The needed output is the run of lines below from the one containing "img - for Victorian" through the one containing "усний рахунок Добуток", copied exactly and free of pictures.

Dataset extract =>
+===+

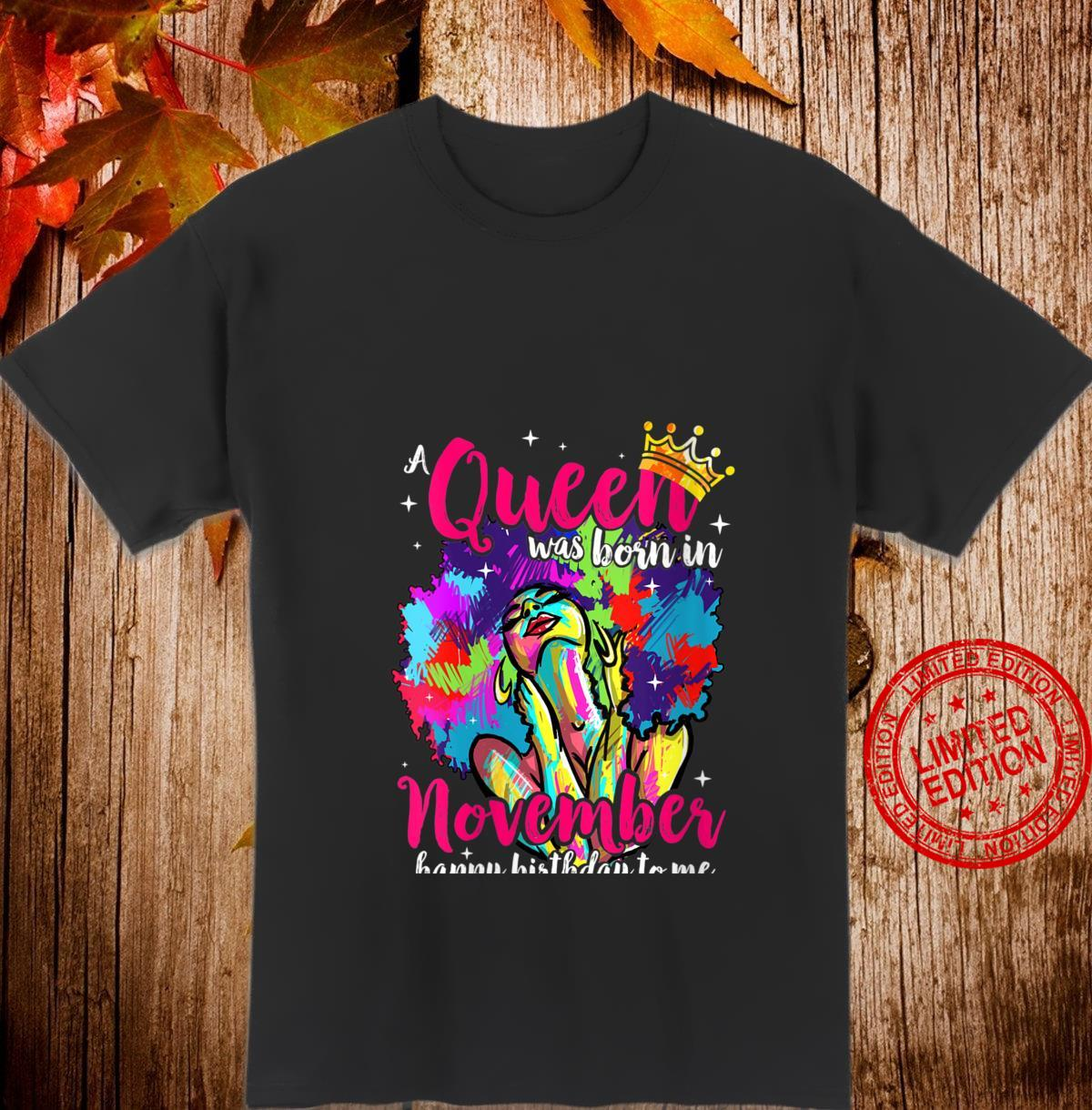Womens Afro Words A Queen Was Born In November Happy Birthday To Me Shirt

+===+

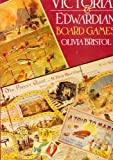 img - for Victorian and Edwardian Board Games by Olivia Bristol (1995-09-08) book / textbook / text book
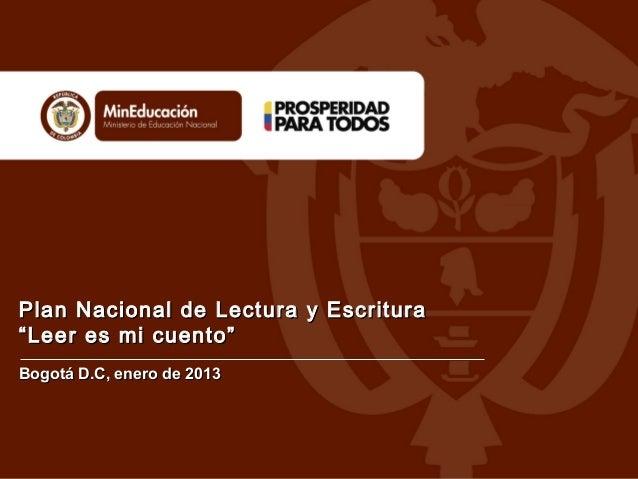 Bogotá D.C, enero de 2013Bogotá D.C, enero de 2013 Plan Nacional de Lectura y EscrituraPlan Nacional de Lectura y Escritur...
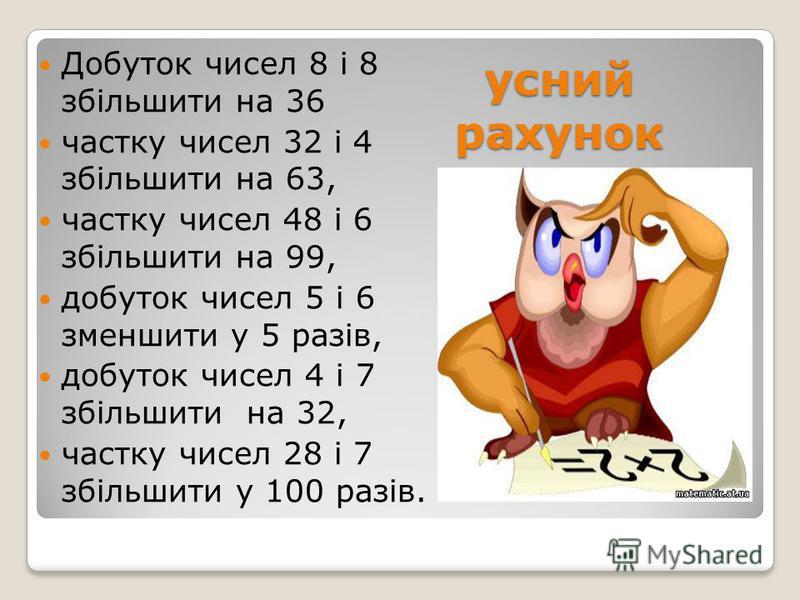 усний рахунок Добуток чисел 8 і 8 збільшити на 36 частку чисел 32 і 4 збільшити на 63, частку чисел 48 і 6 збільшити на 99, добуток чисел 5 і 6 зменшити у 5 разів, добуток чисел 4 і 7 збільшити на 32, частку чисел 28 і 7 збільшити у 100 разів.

+===+

Written response =>
 img - for Victorian and Edwardian Board Games by Olivia Bristol (1995-09-08) book / textbook / text book
 Bogotá D.C, enero de 2013Bogotá D.C, enero de 2013 Plan Nacional de Lectura y EscrituraPlan Nacional de Lectura y Escritur...
 усний рахунок Добуток чисел 8 і 8 збільшити на 36 частку чисел 32 і 4 збільшити на 63, частку чисел 48 і 6 збільшити на 99, добуток чисел 5 і 6 зменшити у 5 разів, добуток чисел 4 і 7 збільшити на 32, частку чисел 28 і 7 збільшити у 100 разів.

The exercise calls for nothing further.